Буржуа, погрязший в «гешефтах», редко способен, а может быть, и вовсе неспособен подняться до всеобъемлющих формулировок «постулатов» своего класса. Но Спиноза ушел из «дел» и отдался тому, что он считал величайшим делом своего класса: построению нового, законченного, целостного миросозерцания.
Для этого ему нужно было развернуть новое, несомненное и научное понимание мира, то есть всего целого, — природы, новую покоящуюся на этой основе систему поведения, то есть этику, выработать новый взгляд на общественный и политический уклад.
Все это он и сделал. Притом с такой глубиной мысли и таким богатством знаний, с таким верным и строгим чувством, так сказать, стиля новой жизни, что за ним оказалось обеспеченным, несмотря на вызванную им против себя бурю ненависти, высокое место в истории человеческой культуры.
Главным врагом, которого при этом Спиноза вызвал на бой, врагом, ответившим ему звериной злобой, был поп: поп католический, поп еврейский у больше всего поп кальвинистский.
Я позволю себе сделать здесь некоторое отступление.
Это будет кажущееся отступление: я хочу сказать несколько слов о старшем современнике Спинозы — Рембрандте ван Рине, место которого в истории культуры своеобразно, подобно месту Спинозы.
27 июля 1656 года молодой Спиноза был проклят и изгнан из общества евреев.
Накануне стареющий Рембрандт, разорившийся дотла и отвергнутый заказчиками, присутствовал на распродаже с молотка всего своего имущества.
Почти в один и тот же день два величайших бюргера Голландии XVII века и вместе с тем истории человечества ушли прочь из рядов «законного» и «добропорядочного» бюргерства.
С большим чутьем покойный Фриче{183} характеризовал великого живописца как представителя богемы, не столько сознательно, сколько инстинктивно, по своей природе не любившего буржуазию и столь же инстинктивно ненавистного ей. Я говорю здесь о современной ему амстердамской буржуазии.

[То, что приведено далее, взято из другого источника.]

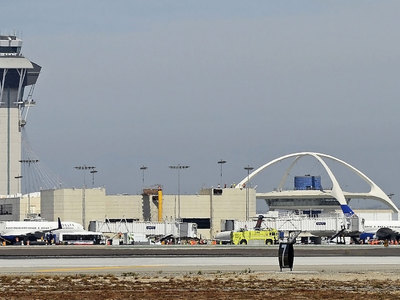 В аэропорту Лос-Анджелеса самолет столкнулся с буксиром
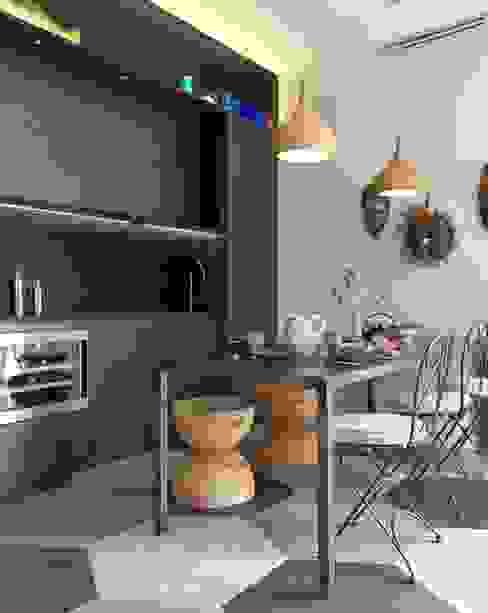 cucina a vista Cucina in stile mediterraneo di architettotorregrossa Mediterraneo Legno composito Trasparente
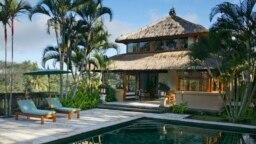 The Asmara Suite di Amandari Hotel yang elegan di Ubud memiliki kolam renang pribadi dengan pemandangan sawah di dekatnya, 13 Agustus 2003. Bali merasakan pukulan yang berat akibat pandemi. (Foto: REUTERS/Bob Strong)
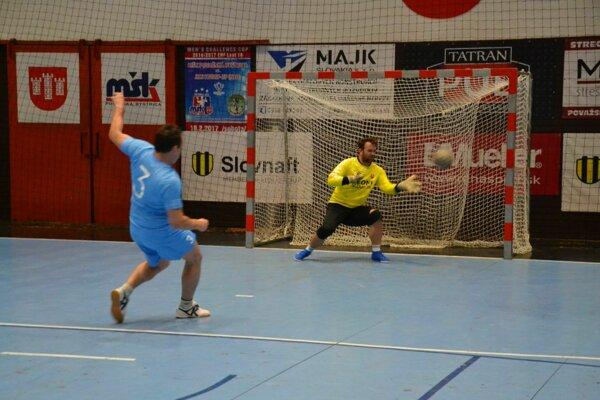 thyssenkrupp (v modrom) premenili vo finále proti Leoni op jednu penaltu viac.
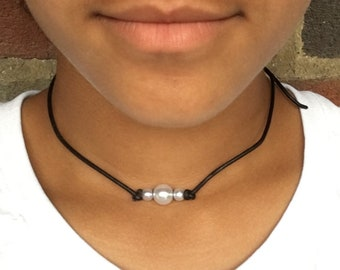 Handmade Three Pearl Leather Choker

Следует ли из этого, что Рембрандт не был глубоким и истинным представителем буржуазии в искусстве?
Рембрандт был великим, даже величайшим реалистом. Он не только был влюблен в действительность, не только умел с непревзойденным искусством передать ее всю целиком, любой ее элемент, ее весомость, фактуру, красочность, ее пространственность и определяющую ее видимость борьбу света и тени, — он шел дальше: впиваясь глазами гения, он схватывал отдельные ее черты и комбинировал их в образы столь типичные, то есть столь характерные, что на плоском полотне неподвижные пятна красок давали портрет действительности, казавшийся более действительным, чем оригинал. Рембрандт комбинировал элементы действительности иногда и в целые рассказы, целые поэмы, полные динамики, позволявшие бездонно глубоко заглянуть в драму жизни.
Если Рембрандт брал какой-нибудь библейский сюжет, он не только костюмировал его часто под современность, но он старался придать ему вполне современный, даже злободневный смысл.
Все, что было характерного в феодальной, католической живописи, никак не интересовало Рембрандта. Формальная красивость, иератическая, церковная строгость — все, что шло от государственной пышности и церемониальной условности, было отброшено и побеждено Рембрандтом. Правда, простота, непосредственное чувство — вот что господствует в его творениях.
Его век в его стране был веком великой бюргерской живописи. Рембрандт — во многом родной брат изумительной семьи тогдашних художников. И как ни были велики многие из них, никто не утвердил в веках с такою мощью буржуазной, реалистической и непосредственной, искренней живописи, как он.
Но другие великие голландцы, живописцы его времени, были любимы своим классом. Они имели множество заказов, они жили богато — Рембрандт умер нищим.
Нетрудно, сравнив основные черты голландской буржуазной живописи XVII века вообще и основную музыку рембрандтовского творчества, понять, почему Рембрандт не поладил со своим классом, хотя как нельзя более глубоко и прекрасно утверждал новые начала, принесенные в жизни буржуазией.
Кого бы ты ни взял из великих живописцев Голландии того времени, ты прежде всего увидишь у них, что они радостно утверждают жизнь, что они бездумно веселятся достигнутым благосостоянием. Самодовольные лица представителей победоносного класса, бархат, кружева и позументы их одежд, их скромные, но комфортабельные комнаты, их оружие, утварь и пища, их женщины, собаки, лошади и коровы, их поля, каналы и мельницы, светящее на них солнце и падающий на них дождь — все это принимается благоразумными и даровитыми детьми бюргерства за благо, за радость, за устойчивые и милые элементы ласковой среды.
Для Рембрандта — выходца из мужиков, на короткое время поднятого судьбой на вершину успеха, блеска и счастья и потом вновь сброшенного в нищету, для Рембрандта, жутко всматривавшегося в лохмотья нищего, в морщины старухи, в гримасы горя и боли, — мир никогда не казался спокойным, устоявшимся. Глубоко поразившая его, очаровавшая и как бы ужаснувшая борьба света и тени, единственная свидетельница о бытии для глаза художника, продолжалась для него как борьба светлых и счастливых сил, светлых моментов с темными, порочными, угрожающими.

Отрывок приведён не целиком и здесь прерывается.